To Prospective Students
PhD Students
Yale CS uses a committee-based admissions process. Emailing me is not required but welcome — it’s most helpful if you include your CV, transcript, and which of the research areas below interests you most. Strong applicants typically have a background in cryptography, security, or systems, and are excited about real-world impact.
Research Interns
I occasionally host visiting research interns (undergrad or graduate) for summer or semester-long projects. If you are interested, please send me your CV and a short description of what you’d like to work on.
Yale Undergraduates
Yale undergraduates interested in research are welcome to get in touch. I particularly enjoy working with undergrads who want to dig into a real research problem, not just course credit.
What do you work on?
Refer to the research section.
What kinds of background are you looking for?
I welcome students with diverse backgrounds to join my group, especially:
- Students with a strong cryptography background who also care deeply about real systems.

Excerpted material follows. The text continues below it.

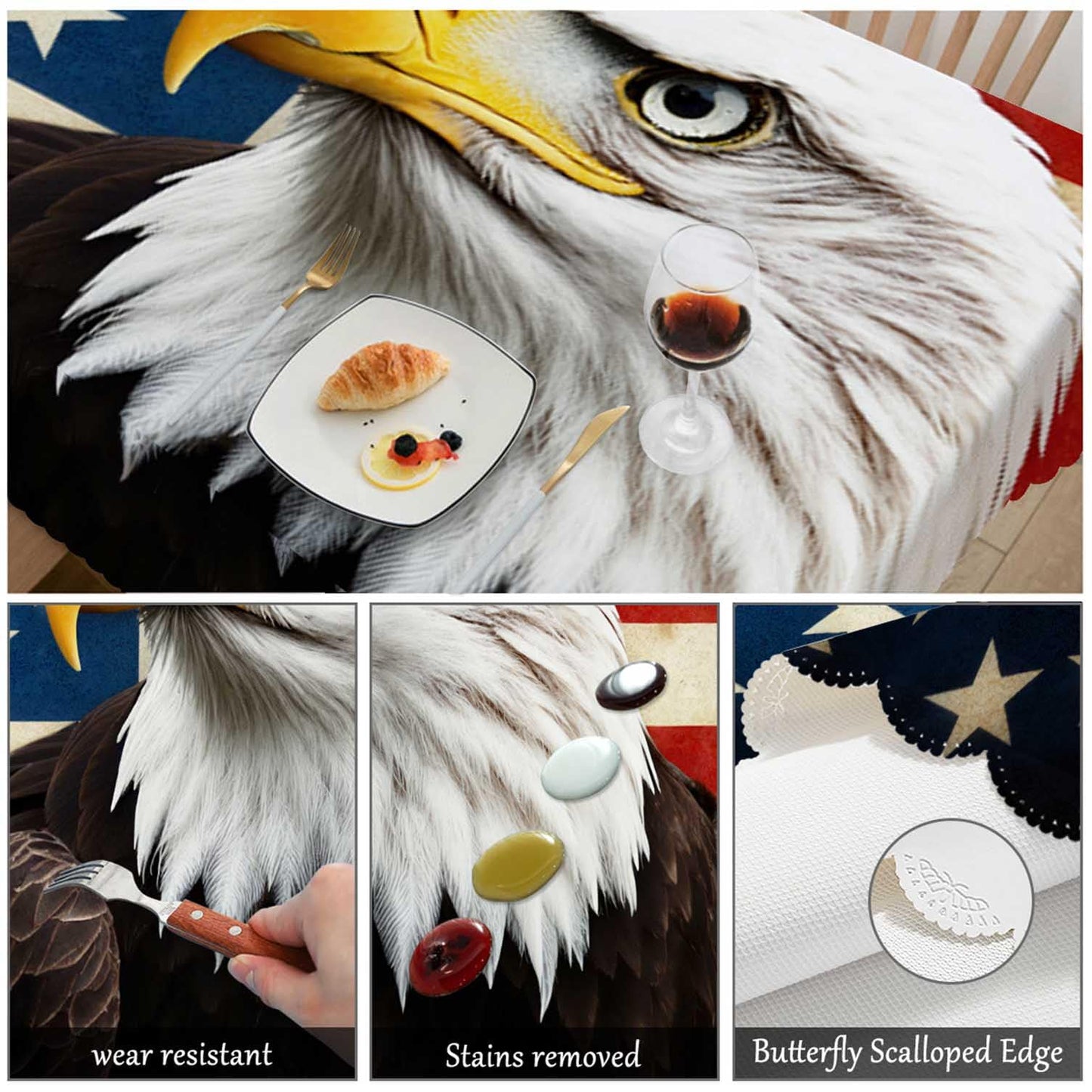 Swono Tablecloth 52"X70" Bald Eagle, Bird Bald Eagle On Grunge American Flag Rectangle Table Cover Anti-Oil Tablecloth for Dining Tables, Parties, Wedding and Banquet Decoration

- System builders with a strong interest in security.
- Students with deep knowledge of real-world decentralized systems, especially those who love to break (and fix) things and expose dysfunctions.
- Example: Insecurity Through Obscurity (arXiv 2504.13398), PBS Centralization (S&P'25).
- Students interested in game theory and its applications in decentralized systems and security.
- Examples: AUCIL (ePrint 2025/194), Prooφ (FC'25), CrudiTEE (AFT'24), AnimaguSwap (CCS'24).
- A catch-all: opinionated thinkers who disagree with the current state of the digital world and think decentralized systems can make a difference.